AIM OF THE EXERCISE:
Within the material below, transcribe exactly the lines from the one holding "category: cow" through the one holding "common name: gemsbok", keeping both ends and skipping the rest.

EXTRACTED INFORMATION:

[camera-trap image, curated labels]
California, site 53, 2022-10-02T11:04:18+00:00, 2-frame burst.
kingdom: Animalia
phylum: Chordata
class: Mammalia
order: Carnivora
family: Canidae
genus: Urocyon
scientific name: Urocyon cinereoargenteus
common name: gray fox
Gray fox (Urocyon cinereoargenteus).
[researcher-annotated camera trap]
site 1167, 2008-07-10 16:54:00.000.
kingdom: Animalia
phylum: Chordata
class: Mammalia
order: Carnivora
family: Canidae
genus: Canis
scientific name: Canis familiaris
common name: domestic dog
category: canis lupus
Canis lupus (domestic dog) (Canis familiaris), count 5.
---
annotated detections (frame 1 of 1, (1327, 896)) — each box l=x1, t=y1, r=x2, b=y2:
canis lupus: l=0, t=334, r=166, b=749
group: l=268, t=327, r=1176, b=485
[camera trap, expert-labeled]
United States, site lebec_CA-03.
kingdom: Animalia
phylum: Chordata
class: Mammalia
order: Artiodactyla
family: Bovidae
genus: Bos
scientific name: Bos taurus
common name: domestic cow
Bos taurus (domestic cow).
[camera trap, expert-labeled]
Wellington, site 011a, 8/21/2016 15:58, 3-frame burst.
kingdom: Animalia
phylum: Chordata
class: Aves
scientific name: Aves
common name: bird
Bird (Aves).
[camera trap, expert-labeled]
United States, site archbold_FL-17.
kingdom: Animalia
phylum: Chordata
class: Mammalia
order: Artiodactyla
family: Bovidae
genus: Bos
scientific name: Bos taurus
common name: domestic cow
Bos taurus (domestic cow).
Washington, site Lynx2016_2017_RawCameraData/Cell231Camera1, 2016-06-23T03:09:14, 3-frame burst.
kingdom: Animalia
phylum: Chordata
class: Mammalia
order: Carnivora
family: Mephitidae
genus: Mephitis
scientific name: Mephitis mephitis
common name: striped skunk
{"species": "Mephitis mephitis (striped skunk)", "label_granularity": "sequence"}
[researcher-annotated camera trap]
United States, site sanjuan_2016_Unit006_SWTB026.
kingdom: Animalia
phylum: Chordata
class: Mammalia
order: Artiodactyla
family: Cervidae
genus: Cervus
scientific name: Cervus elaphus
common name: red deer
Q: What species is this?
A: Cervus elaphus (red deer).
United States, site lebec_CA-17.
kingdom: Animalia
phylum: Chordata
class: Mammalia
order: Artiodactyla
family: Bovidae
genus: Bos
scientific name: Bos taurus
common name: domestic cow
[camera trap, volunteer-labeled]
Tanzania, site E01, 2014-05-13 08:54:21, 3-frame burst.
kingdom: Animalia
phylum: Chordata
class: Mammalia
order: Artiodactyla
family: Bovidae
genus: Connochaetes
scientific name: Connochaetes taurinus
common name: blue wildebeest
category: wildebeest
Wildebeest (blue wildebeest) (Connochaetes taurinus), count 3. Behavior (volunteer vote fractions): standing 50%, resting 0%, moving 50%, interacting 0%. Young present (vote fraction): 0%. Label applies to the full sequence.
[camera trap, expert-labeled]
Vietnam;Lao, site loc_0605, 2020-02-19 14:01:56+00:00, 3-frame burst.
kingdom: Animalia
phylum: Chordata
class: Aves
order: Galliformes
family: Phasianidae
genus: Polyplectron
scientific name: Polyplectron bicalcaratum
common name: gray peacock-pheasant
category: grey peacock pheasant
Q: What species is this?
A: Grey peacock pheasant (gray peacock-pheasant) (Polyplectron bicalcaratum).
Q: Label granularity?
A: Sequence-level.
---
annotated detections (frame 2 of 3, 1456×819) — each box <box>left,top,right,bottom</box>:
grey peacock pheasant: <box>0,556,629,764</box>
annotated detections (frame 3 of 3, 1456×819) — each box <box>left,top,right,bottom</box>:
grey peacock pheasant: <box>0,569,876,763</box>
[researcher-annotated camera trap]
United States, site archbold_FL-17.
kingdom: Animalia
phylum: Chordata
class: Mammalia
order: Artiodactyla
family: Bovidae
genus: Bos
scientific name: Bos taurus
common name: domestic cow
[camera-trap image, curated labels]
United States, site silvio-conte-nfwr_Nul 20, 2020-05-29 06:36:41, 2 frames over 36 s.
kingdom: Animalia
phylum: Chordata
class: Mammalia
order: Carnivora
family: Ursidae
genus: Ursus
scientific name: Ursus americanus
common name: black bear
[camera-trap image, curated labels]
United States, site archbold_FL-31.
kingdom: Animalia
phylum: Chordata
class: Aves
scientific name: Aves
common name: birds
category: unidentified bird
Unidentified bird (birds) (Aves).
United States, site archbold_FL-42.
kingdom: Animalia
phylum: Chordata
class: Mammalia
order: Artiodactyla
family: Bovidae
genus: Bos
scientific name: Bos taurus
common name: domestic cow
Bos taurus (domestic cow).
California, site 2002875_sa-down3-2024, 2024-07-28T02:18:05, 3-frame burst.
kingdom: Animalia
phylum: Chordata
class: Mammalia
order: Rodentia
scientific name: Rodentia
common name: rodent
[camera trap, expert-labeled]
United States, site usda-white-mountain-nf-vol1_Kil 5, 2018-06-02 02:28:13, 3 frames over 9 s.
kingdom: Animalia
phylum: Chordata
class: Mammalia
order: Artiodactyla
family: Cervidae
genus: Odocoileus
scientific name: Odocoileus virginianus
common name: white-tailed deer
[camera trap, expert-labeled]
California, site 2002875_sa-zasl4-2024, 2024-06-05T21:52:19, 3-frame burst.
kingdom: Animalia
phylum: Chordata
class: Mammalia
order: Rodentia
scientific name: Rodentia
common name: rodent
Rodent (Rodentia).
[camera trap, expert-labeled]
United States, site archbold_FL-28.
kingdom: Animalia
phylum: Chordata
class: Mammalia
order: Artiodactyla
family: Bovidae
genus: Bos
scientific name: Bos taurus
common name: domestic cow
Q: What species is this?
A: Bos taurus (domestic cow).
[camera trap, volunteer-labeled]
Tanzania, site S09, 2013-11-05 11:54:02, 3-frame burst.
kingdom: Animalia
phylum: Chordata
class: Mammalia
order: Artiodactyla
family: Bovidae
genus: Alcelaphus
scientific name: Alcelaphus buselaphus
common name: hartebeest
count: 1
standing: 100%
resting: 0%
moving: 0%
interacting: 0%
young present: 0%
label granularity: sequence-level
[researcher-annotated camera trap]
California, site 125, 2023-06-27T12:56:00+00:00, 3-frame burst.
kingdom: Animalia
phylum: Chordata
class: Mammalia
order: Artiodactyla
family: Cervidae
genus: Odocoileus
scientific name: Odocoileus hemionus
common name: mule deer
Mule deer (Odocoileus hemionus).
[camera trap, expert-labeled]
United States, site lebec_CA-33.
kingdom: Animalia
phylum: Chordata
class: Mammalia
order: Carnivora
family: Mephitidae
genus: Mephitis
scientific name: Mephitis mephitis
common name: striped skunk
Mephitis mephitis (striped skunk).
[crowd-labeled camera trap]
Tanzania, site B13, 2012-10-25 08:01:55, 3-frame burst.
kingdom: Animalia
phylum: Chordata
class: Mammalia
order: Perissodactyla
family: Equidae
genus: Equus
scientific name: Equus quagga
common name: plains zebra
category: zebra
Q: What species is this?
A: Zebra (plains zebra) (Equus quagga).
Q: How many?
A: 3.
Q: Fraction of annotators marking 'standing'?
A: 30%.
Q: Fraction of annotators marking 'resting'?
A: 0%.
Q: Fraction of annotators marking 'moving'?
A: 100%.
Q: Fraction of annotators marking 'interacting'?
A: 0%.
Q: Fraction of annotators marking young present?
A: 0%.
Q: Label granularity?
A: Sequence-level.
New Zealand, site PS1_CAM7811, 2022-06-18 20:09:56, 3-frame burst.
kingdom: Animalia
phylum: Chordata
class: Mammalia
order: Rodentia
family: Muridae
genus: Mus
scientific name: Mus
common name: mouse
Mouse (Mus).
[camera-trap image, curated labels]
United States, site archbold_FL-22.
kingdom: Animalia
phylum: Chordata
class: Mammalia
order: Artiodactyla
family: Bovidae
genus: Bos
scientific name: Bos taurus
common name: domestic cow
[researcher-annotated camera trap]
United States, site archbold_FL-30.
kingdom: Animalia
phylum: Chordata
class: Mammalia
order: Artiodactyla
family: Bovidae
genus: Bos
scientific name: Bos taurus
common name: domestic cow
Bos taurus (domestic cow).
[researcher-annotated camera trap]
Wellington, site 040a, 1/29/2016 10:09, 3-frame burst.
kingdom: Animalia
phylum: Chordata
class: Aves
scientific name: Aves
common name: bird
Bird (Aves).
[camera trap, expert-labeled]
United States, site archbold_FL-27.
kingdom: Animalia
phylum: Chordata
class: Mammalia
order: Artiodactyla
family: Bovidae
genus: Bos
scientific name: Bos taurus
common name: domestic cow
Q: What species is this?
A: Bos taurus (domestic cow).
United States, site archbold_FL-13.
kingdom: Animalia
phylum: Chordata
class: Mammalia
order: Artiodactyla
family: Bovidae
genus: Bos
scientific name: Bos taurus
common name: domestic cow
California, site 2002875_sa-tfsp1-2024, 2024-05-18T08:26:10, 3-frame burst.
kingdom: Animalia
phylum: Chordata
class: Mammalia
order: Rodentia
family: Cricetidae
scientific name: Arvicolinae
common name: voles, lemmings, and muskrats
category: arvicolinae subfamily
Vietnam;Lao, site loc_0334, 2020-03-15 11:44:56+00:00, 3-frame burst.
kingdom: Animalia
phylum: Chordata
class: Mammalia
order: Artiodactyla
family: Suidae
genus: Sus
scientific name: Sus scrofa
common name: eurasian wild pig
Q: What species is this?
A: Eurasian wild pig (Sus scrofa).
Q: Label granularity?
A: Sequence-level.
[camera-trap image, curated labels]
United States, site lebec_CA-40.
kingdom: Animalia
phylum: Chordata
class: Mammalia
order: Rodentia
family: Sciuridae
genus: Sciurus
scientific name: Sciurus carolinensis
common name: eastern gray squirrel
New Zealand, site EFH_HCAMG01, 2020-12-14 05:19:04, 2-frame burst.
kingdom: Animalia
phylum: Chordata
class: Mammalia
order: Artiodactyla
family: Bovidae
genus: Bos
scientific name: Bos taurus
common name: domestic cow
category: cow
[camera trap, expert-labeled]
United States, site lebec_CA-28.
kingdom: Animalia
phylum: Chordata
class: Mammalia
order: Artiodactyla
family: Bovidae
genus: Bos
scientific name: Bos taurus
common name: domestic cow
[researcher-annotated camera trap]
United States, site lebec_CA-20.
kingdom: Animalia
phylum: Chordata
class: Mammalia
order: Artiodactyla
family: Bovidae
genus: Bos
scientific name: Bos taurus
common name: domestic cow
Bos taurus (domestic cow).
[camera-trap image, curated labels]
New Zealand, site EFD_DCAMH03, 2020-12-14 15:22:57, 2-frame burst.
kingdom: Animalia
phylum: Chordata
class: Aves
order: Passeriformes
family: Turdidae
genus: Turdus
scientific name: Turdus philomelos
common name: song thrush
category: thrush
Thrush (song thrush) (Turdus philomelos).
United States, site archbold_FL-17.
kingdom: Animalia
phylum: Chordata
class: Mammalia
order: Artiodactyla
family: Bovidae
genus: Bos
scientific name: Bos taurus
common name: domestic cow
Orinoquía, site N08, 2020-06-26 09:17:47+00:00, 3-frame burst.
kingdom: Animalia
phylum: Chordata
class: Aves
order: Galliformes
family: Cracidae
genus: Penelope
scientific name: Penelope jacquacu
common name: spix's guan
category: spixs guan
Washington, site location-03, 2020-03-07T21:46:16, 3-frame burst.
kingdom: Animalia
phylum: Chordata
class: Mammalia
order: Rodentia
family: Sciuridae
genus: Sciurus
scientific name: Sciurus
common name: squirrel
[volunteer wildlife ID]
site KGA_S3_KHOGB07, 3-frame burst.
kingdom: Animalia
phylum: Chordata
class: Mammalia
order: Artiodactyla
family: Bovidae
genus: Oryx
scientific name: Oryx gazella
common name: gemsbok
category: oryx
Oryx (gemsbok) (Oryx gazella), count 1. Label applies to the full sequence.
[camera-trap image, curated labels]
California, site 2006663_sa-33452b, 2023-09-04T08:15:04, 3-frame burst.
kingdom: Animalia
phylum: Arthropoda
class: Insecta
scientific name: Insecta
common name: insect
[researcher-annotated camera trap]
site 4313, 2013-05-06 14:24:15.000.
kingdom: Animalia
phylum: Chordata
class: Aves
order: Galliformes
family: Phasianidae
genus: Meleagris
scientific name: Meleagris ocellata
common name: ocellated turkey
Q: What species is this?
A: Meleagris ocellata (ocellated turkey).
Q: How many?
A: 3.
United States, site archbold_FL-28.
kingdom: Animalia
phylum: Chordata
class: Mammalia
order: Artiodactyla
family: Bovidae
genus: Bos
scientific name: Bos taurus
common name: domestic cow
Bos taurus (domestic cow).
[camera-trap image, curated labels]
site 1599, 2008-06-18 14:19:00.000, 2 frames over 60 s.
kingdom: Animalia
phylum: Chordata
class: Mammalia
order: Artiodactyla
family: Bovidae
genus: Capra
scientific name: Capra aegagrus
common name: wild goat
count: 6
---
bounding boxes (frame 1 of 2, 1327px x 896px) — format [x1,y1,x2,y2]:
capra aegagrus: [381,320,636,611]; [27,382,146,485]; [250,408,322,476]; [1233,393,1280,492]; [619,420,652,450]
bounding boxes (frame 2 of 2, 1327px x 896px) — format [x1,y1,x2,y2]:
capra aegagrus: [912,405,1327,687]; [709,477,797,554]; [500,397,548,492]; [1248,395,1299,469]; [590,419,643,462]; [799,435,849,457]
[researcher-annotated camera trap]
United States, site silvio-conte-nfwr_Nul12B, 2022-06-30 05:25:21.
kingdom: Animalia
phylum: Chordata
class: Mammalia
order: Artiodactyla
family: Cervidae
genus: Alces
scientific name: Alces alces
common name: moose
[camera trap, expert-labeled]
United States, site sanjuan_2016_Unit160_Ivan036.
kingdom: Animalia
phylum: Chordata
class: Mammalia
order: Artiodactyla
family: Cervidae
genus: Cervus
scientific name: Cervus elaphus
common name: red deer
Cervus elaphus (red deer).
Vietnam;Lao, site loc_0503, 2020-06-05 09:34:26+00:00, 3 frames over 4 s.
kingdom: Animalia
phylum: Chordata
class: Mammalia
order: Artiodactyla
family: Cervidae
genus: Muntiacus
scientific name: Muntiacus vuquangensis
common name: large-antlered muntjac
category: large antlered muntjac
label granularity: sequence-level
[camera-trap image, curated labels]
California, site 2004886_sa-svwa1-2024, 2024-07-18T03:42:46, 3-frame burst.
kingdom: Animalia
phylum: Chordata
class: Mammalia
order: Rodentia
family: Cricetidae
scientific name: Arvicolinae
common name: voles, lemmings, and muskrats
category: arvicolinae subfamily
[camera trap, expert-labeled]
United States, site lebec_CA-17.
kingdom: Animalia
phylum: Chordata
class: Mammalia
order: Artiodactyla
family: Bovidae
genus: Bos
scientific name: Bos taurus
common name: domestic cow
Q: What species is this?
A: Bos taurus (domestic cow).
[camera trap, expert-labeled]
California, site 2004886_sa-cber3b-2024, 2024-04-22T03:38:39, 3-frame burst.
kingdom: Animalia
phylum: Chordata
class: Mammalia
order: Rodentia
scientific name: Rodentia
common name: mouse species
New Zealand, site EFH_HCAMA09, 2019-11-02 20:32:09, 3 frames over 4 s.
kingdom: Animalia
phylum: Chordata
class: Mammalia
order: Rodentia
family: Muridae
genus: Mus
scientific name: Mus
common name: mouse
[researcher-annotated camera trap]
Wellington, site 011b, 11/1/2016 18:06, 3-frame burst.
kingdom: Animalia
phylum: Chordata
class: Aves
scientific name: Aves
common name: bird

SOLUTION TO THE EXERCISE:
category: cow
[camera trap, expert-labeled]
United States, site lebec_CA-28.
kingdom: Animalia
phylum: Chordata
class: Mammalia
order: Artiodactyla
family: Bovidae
genus: Bos
scientific name: Bos taurus
common name: domestic cow
[researcher-annotated camera trap]
United States, site lebec_CA-20.
kingdom: Animalia
phylum: Chordata
class: Mammalia
order: Artiodactyla
family: Bovidae
genus: Bos
scientific name: Bos taurus
common name: domestic cow
Bos taurus (domestic cow).
[camera-trap image, curated labels]
New Zealand, site EFD_DCAMH03, 2020-12-14 15:22:57, 2-frame burst.
kingdom: Animalia
phylum: Chordata
class: Aves
order: Passeriformes
family: Turdidae
genus: Turdus
scientific name: Turdus philomelos
common name: song thrush
category: thrush
Thrush (song thrush) (Turdus philomelos).
United States, site archbold_FL-17.
kingdom: Animalia
phylum: Chordata
class: Mammalia
order: Artiodactyla
family: Bovidae
genus: Bos
scientific name: Bos taurus
common name: domestic cow
Orinoquía, site N08, 2020-06-26 09:17:47+00:00, 3-frame burst.
kingdom: Animalia
phylum: Chordata
class: Aves
order: Galliformes
family: Cracidae
genus: Penelope
scientific name: Penelope jacquacu
common name: spix's guan
category: spixs guan
Washington, site location-03, 2020-03-07T21:46:16, 3-frame burst.
kingdom: Animalia
phylum: Chordata
class: Mammalia
order: Rodentia
family: Sciuridae
genus: Sciurus
scientific name: Sciurus
common name: squirrel
[volunteer wildlife ID]
site KGA_S3_KHOGB07, 3-frame burst.
kingdom: Animalia
phylum: Chordata
class: Mammalia
order: Artiodactyla
family: Bovidae
genus: Oryx
scientific name: Oryx gazella
common name: gemsbok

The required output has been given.